Luogu 3704 [SDOI2017]数字表格

列一下式子:

      $\prod_{i = 1}^{n}\prod_{j = 1}^{m}fib_{gcd(i, j)}$

很套路的变成这样:

      $\prod_{d = 1}^{min(n, m)}fib_{d}^{\sum_{i = 1}^{\left \lfloor \frac{n}{d} \right \rfloor}\sum_{j = 1}^{\left \lfloor \frac{m}{d} \right \rfloor}[gcd(i, j) == 1]}$

右上角的那个东西:

      $\sum_{i = 1}^{\left \lfloor \frac{n}{d} \right \rfloor}\sum_{j = 1}^{\left \lfloor \frac{m}{d} \right \rfloor}[gcd(i, j) == 1]$

太熟悉了。

      $\sum_{d = 1}^{min(n, m)}\sum_{t = 1}^{min(\left \lfloor \frac{n}{d} \right \rfloor,\left \lfloor \frac{m}{d} \right \rfloor)}\mu (t) * \left \lfloor \frac{n}{td} \right \rfloor * \left \lfloor \frac{m}{td} \right \rfloor$

代回去之后按照套路枚举$T = dt$:

      $\prod_{T = 1}^{min(n, m)}\sum_{d | T}fib^{\left \lfloor \frac{n}{T} \right \rfloor\left \lfloor \frac{m}{T} \right \rfloor \mu (\frac{T}{d})}_{d}$

这样子的话我们记$h(i) = \sum_{d | T}fib^{\mu (\frac{T}{d})}_{d}$

原式就变为:

      $\prod_{T = 1}^{min(n, m)}h(T)^{\left \lfloor \frac{n}{T} \right \rfloor\left \lfloor \frac{m}{T} \right \rfloor}$。

材料:
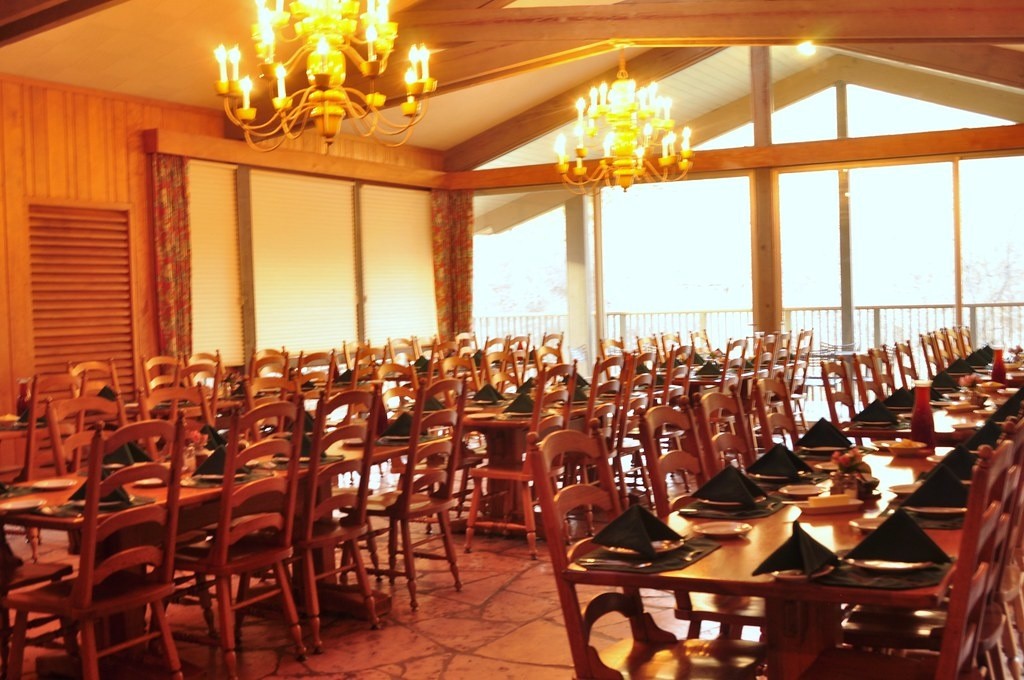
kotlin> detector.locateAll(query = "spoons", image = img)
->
[582,559,651,571]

任务: 找出所给文本中以冒号结尾、用来引出公式的全部文字说明句，并按原文顺序逐条写出。 以上数据与所给文本没有关系。

练习答案:
1. 列一下式子:
2. 很套路的变成这样:
3. 右上角的那个东西:
4. 代回去之后按照套路枚举 T = dt:
5. 原式就变为: